Trenta scatti a colori con i frammenti delle imbarcazioni che riposano nel cimitero delle barche di Lampedusa, imbarcazioni che hanno traghettato centinaia di migliaia di persone sulle coste italiane, sono esposte fino al prossimo 6 giugno anche per motivi sociali: parte del ricavato delle vendite delle opere esposte verrà, infatti, devoluto ai progetti «Informazione e sensibilizzazione» e «Minori in transito» di «Save The Children».
Il visitatore è, dunque, invitato a compiere un viaggio metaforico che parte dall'«Odissea» di Omero, da cui sono estratte le sei parole chiave del progetto -il viaggio, l'isola, il legame, la lotta, la salvezza, il ritorno-, e arriva ai riferimenti visivi di Rothko e Klein per raccontare, semplicemente attraverso le forme e i colori, tutto quello che si nasconde negli occhi di chi abbandona la propria terra per fame, disperazione e paura attraverso associazioni visive e cromatiche.
Il fotografo milanese Jacopo Di Cera, attivo ormai da quindici anni nel campo della fotografia di paesaggio, racconta, dunque, in maniera nuova e sensibile un tema molto attuale e sceglie di farlo trattando la materia viva dei viaggi della speranza, le imbarcazioni. Il risultato sono una serie di immagini stampate in alta definizione direttamente su pezzi di legno prelevati in parte dal cimitero della barche di Lampedusa, su cui riversa una resina che dà l’idea dell’acqua.

**COMPITI DA SVOLGERE:**
A. Elenca le parole chiave del progetto che, secondo il brano sulla mostra, sono tratte dall'«Odissea».
B. Fino a quale data restano esposti gli scatti descritti nel brano sulla mostra?
C. Verifica se ciascuna affermazione concorda con il brano sulla mostra e rispondi sì o no, citando le parole decisive del testo: (i) il fotografo è milanese; (ii) l'intero ricavato delle vendite viene devoluto a «Save The Children»; (iii) le immagini sono stampate su pezzi di metallo.

**MATERIALE FORNITO:**

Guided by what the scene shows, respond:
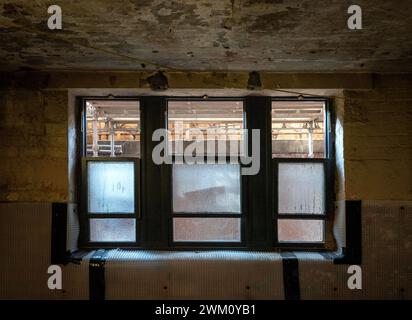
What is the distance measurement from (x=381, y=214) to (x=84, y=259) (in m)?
2.72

**SOLUZIONI:**
A. il viaggio, l'isola, il legame, la lotta, la salvezza, il ritorno

B. Fino al prossimo 6 giugno.

C.
(i) Sì: «Il fotografo milanese Jacopo Di Cera».
(ii) No: «parte del ricavato delle vendite delle opere esposte verrà, infatti, devoluto».
(iii) No: «stampate in alta definizione direttamente su pezzi di legno».